Workshopnya sendiri sudah digagas cukup lama, sejak 2013. Setelah mempersiapkan segala sesuatunya, penyelenggaraan baru terwujud nyaris setahun kemudian. Rumah Media kemudian memberangkatkan tim yang terdiri atas Mas Anto Prabowo, Aulia Muhammad, dan aku, plus pendongeng Ditya Naumila sebagai bintang tamu.

Kami berangkat numpak mobil Aul hari Sabtu pagi pukul 6, kala mentari masih muda dan embun menetes dari pucuk dedaunan membasahi tanah.
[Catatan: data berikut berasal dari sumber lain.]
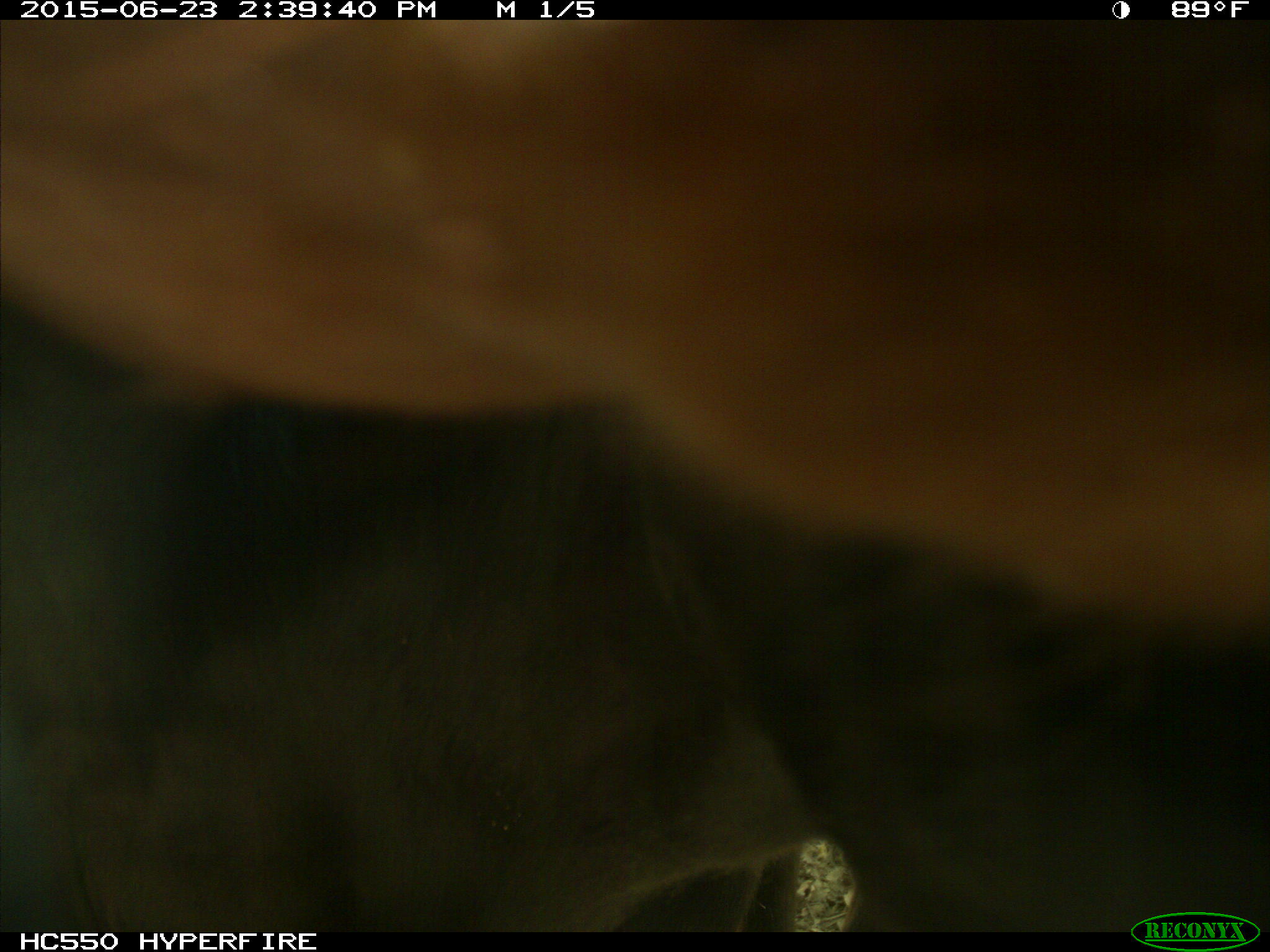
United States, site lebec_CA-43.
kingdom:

Begitu tiba di TKP sekitar satu setengah jam kemudian, kami berempat langsung disuguhi sarapan opor ayam yang sangat lezat. Saking lezatnya, aku sampai lupa diri dan mencaplok semua lomboknya, padahal perutku sedang berada dalam keadaan yang kurang fit.
 Akibatnya, hanya beberapa menit sebelum kickoff dan aku harus tampil paling awal, aku masih sibuk lari-lari mencari WC untuk throwing big water. Pukul 9.30 acara dimulai dengan sambutan-sambutan dari para sesepuh. Workshop diikuti 17 peserta yang sebagian besar cewek. Mereka merupakan hasil seleksi panitia yang dipimpin Mas Hasan Aoni dan Mas Edy Supratno. Pengumuman workshop sendiri dipasang di koran Radar Kudus seminggu sebelum acara.
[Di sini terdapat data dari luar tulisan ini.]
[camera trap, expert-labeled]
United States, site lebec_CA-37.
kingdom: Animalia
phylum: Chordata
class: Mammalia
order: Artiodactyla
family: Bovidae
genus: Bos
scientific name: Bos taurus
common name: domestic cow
Sesudah pembukaan, aku muncul duluan memberi pencerahan tentang apa itu dongeng. Bahannya minimalis, karena hanya berisi definisi dongeng dan mendongeng plus jenis-jenis dongeng (fabel, myth, legend, new age). Biar kelihatan agak panjang, kudahului urusan dongeng dengan menceritakan buku-bukuku. Mayan, bisa nambah waktu 30 menit lebih. 
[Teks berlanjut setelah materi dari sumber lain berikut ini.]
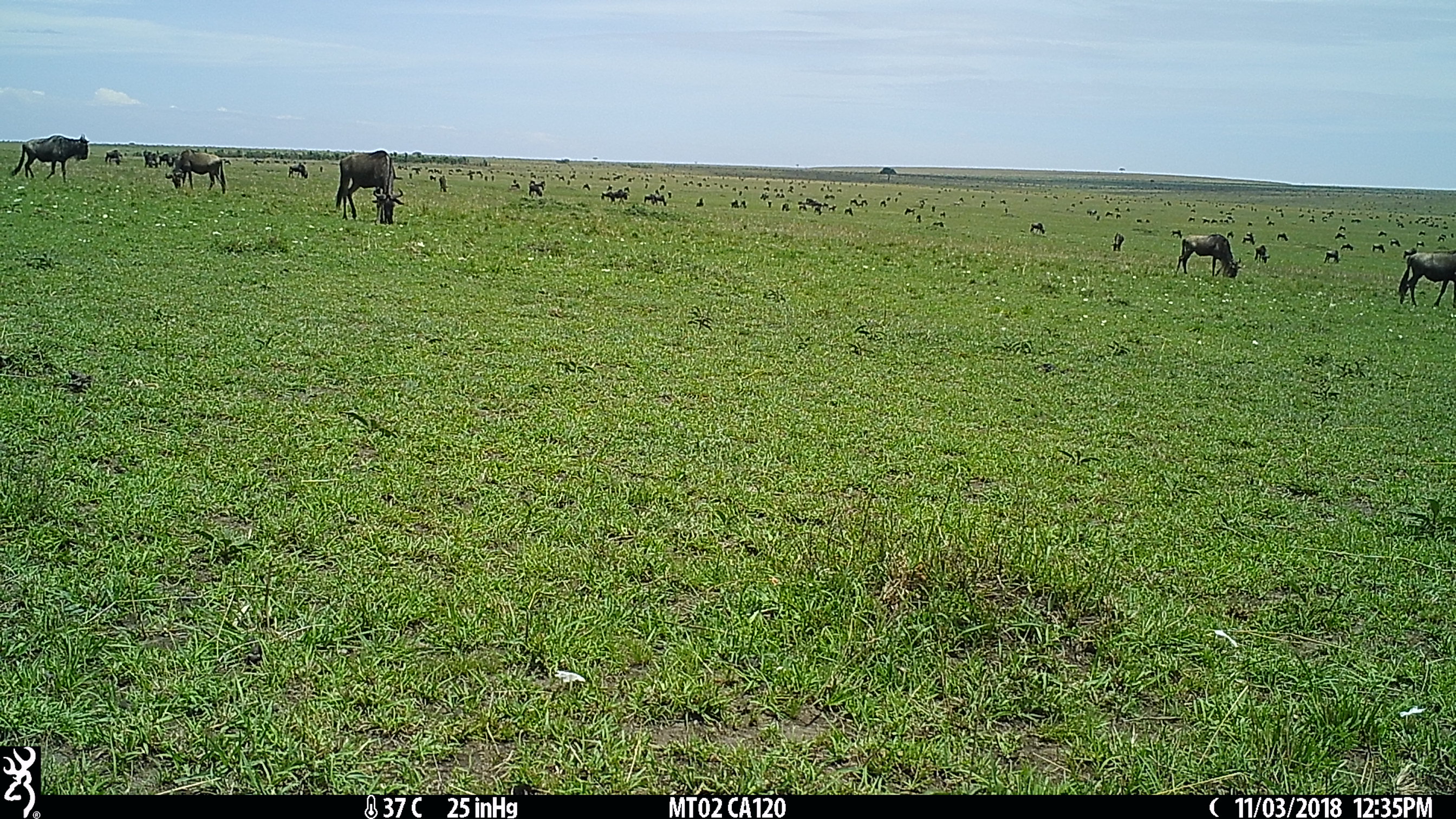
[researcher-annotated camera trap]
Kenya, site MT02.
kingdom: Animalia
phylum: Chordata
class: Mammalia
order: Artiodactyla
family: Bovidae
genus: Connochaetes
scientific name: Connochaetes taurinus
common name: blue wildebeest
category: wildebeest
Di sesi kedua ada Aul mengunggah materi tentang arti penting dongeng. Ternyata dongeng lebih dari sekadar kegiatan menceritai anak, melainkan cara paling vital untuk menanamkan nilai-nilai moral pada anak tanpa harus memaksanya menghapalkan banyak aturan norma. Ia juga cerita soal gelombang otak dan kaitannya dengan mengapa dongeng diceritakan pada anak sebelum mereka tidur. 
Sepanjang acara berlangsung, terutama pas aku break, aku berada dalam keadaan setengah mabok, pengin mereeem terus. Malam sebelumnya memang tidur agak kurang, lalu bangun pukul 4.30 pagi agar bisa berangkat pukul 6. Mata baru melek pas lunch dengan menu ayam goreng Lombok Idjo (tapi aku nggak berani mencaplok signature-sambel-nya, takut harus lari ke WC lagi), lalu meredup sesaat sesudahnya.




Kondisi tak kunjung membaik meski kemudian ada music performance dari Swaranabya. Dengan lagu-lagu melodius berlirik puitis dalam lantunan vokal Latree Manohara yang membuat mereka  harus secara serius mempertimbangkan kemungkinan ikut Rising Star Indonesia season depan, audiens dibuat bergoyang dan merenung (piye jal kuwi?). Namun di kursi, aku nyaris bobok, sehingga harus pindah-pindah kursi dan akhirnya berdiri saja. Logikaku mengatakan, kalau aku berdiri, tak mungkin aku tertidur karena aku bukan kuda. 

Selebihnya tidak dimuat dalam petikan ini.